El que ama, capta las necesidades de los demás, capta la realidad porque va con la mirada atenta. No racionaliza la realidad, la ve tal cual es. No hace filosofía de la pobreza o de los problemas, se acerca. Por eso experimenta compasión, se le estremecen las entrañas. Cuenta con la libertad de los hijos de Dios, y por eso sabe discernir que la persona está por encima de cualquier ley o norma y de cualquier obligación o compromiso.
Un corazón y una mente bien dispuestos a la misericordia no se improvisan. No se trata de que practiquemos algunos gestos heroicos de servicio o caridad. Sino la cotidianidad de una sensibilidad modelada en la escuela de la ternura, de la solidaridad, del respeto, de la inclusión y de la valoración real y efectiva de la persona, incluso sobreponiéndonos a nuestras convicciones o criterios. Tampoco basta a la misericordia el que me importe todo lo humano, sino que ningún ser humano me sea ajeno, es decir, que me importe toda persona humana.
Si llegáramos a convencernos, y cuánto más los cristianos, que toda persona, especialmente la que sufre, es el único rostro visible de Dios y el único medio de llegar a la felicidad, estaríamos más cerca del Reino. Haríamos que la vida fuera más vida, más humana, más fraterna. Conseguiríamos vivir de modo reconciliado. Tendríamos fe, paz y esperanza.
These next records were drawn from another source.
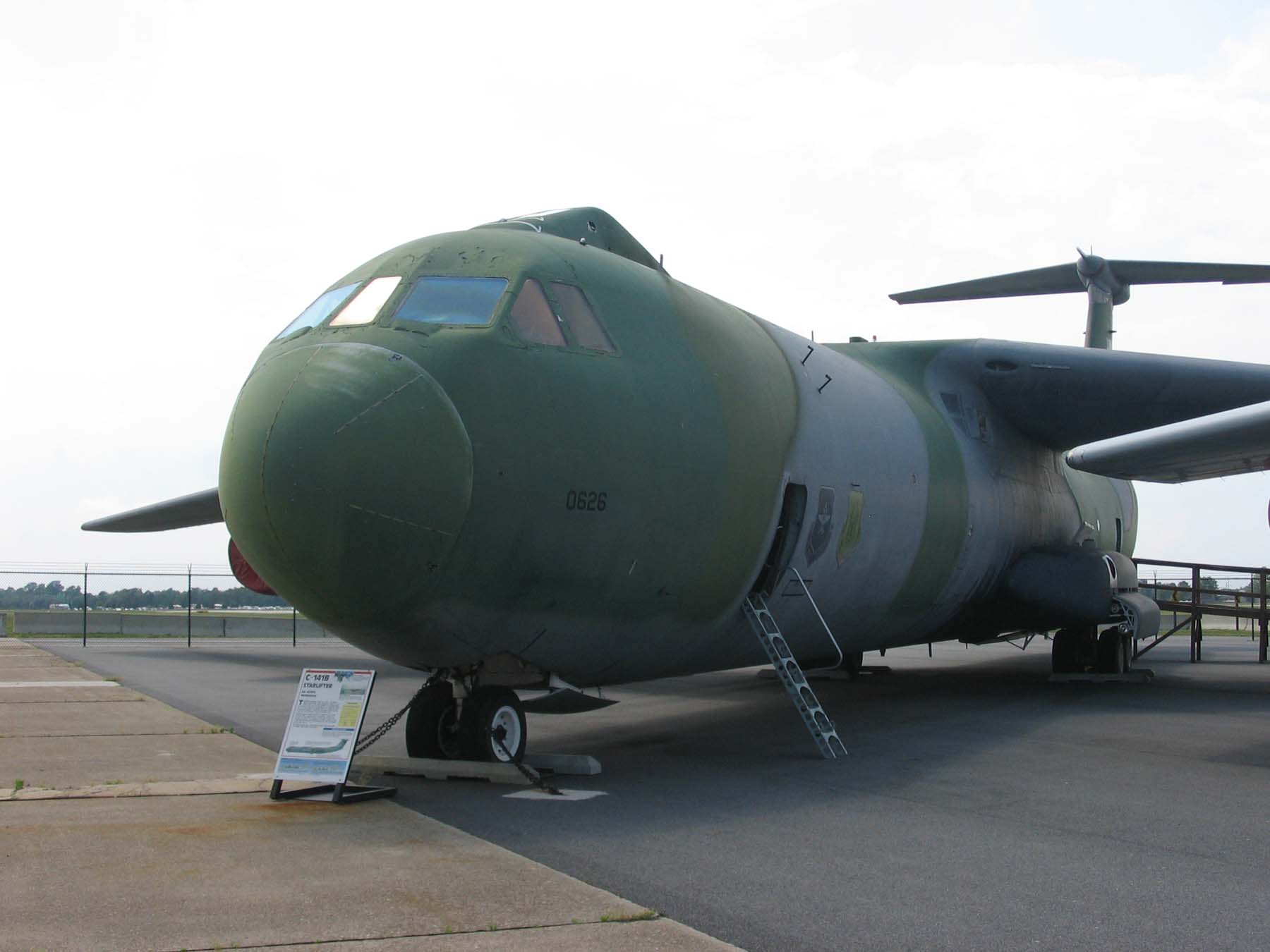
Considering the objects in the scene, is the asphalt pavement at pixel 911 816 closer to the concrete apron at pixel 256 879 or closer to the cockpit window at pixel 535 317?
the concrete apron at pixel 256 879

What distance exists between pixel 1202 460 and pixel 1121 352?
101 inches

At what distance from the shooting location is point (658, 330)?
833 cm

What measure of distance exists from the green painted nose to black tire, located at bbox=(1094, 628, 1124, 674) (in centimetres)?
1237

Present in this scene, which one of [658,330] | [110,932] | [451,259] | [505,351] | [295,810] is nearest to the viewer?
[110,932]

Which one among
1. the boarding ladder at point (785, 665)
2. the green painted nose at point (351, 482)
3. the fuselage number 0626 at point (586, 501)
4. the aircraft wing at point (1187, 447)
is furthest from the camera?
the aircraft wing at point (1187, 447)

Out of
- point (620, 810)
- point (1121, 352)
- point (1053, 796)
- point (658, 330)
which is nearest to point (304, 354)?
point (658, 330)

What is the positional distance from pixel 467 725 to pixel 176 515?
13.4 m

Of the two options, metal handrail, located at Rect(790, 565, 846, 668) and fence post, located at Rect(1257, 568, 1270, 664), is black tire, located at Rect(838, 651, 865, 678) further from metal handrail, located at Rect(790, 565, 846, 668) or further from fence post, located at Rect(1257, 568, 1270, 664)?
A: fence post, located at Rect(1257, 568, 1270, 664)

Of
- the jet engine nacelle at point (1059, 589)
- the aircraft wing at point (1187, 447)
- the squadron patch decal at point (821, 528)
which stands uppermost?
the aircraft wing at point (1187, 447)

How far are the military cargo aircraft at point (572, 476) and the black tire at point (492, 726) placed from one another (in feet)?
0.05

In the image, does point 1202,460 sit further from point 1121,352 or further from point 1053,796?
point 1053,796

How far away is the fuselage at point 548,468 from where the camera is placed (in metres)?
6.50

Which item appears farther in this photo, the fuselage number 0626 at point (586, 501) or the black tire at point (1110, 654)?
the black tire at point (1110, 654)

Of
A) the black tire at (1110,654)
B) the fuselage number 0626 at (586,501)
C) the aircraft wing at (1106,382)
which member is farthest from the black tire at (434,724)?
the black tire at (1110,654)
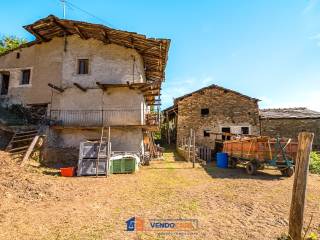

Porque amaríamos al prójimo como a nosotros mismos, y sería mucho más creíble nuestra fe y amor a Dios.
FRESCURA DEL ALMA
Mira de frente a la gente, nunca te quedes dormido,
que a tu paso siempre hay alguien medio muerto o mal herido;
y no eludas al que sufre por tu oficio o compromiso.
Acércate pronto y ligero a socorrer al mendigo,
sin preguntarle quién es, ni por qué perdió el camino;
y no olvides que al cuidarlo has de ofrecerte a ti mismo.
Nunca escondas tú la mano a quienes piden auxilio,
ni tu rostro agrio y tenso te muestre como mezquino,
que la frescura de alma tendrás cuando des amor y alivio.